2 Replies Latest reply on Sep 24, 2014 2:48 AM by thug

    Windows VMs hang out NFSoRDMA on CentOS 6.5

      Hello. We've got stuck on such a problem. 4 nodes are connected to a storage via NFS over RDMA. Hardware is:

      Intel 2312WPQJR as a node

      Intel R2312GL4GS as a storage with Intel Infiniband 2 ports controller

      Infiniband Mellanox SwitchX IS5023 for commutation.

       

      The nodes and storage run CentOS 6.5 with built-in Infiniband package (Linux 2.6.32-431.el6.x86_64)

       

      On the storage is made an array, that is shown in system as /storage/s01. Then it is exported via NFS. The nodes connect to NFS by:

      /bin/mount -t nfs -o rdma,port=20049,rw,hard,timeo=600,retrans=5,async,nfsvers=3,intr 192.168.1.1:/storage/s01 /home/storage/sata/01

      mount shows:

      192.168.1.1:/storage/s01 on /home/storage/sata/01 type nfs

      (rw,rdma,port=20049,hard,timeo=600,retrans=5,nfsvers=3,intr,addr=192.168.1.1)

       

      Then we create a virtual machine with virsh with a disk bus virtio.
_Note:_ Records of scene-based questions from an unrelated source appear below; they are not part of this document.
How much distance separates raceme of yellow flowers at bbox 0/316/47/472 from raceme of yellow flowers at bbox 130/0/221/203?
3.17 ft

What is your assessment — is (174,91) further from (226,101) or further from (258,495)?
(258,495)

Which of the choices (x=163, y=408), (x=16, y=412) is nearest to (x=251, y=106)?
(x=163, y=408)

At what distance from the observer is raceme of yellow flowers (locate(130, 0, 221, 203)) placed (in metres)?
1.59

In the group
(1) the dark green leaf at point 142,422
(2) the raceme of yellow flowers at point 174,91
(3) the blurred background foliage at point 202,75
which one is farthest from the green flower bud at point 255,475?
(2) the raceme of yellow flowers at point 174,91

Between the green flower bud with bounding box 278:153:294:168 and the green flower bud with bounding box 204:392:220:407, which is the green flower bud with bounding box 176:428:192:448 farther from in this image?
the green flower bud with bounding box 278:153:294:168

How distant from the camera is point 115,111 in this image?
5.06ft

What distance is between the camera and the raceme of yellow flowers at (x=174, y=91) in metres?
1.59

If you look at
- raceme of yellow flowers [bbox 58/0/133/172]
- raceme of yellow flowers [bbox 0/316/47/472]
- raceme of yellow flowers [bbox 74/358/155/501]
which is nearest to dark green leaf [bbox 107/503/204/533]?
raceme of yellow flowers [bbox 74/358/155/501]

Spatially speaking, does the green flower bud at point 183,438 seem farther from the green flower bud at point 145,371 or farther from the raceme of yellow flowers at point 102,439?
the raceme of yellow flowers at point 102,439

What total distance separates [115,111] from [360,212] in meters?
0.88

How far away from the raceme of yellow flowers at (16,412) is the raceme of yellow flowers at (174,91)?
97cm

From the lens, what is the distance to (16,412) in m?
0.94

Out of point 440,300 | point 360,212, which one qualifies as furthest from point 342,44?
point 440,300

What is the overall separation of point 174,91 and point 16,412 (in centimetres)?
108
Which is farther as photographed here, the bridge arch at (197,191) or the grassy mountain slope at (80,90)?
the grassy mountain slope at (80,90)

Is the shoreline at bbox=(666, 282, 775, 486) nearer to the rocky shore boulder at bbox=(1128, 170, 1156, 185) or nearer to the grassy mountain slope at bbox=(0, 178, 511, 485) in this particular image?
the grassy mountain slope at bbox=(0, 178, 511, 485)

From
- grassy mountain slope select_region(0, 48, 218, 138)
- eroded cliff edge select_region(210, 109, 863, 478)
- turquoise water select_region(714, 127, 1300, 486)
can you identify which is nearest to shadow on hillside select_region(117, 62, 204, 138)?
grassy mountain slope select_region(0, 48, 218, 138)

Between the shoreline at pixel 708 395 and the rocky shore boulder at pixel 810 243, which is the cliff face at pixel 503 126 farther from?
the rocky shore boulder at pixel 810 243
All is OK, until we don't start Windows on KVM. It may work for 2 hours or 2 days, but under heavy load it hangs the mount (i.e. /sata/02 and 03 are accessible, but requesting 01 will result in a total hang of console). This can be beaten only by hardware reset of the node. If we mount without rdma - all is fine. All linux vms work fine, no problems.

       

      NFS tuning is done, the logs on the time of problem show:

      195 Mar 20 09:42:22 v0004 kernel: rpcrdma: connection to 192.168.1.1:20049

      closed (-103)

      196 Mar 20 09:42:42 v0004 kernel: rpcrdma: connection to 192.168.1.1:20049

      on mlx4_0, memreg 5 slots 32 ird 16

      197 Mar 20 09:42:49 v0004 kernel: ------------[ cut here ]------------

      198 Mar 20 09:42:49 v0004 kernel: WARNING: at kernel/softirq.c:159

      local_bh_enable_ip+0x7d/0xb0() (Not tainted)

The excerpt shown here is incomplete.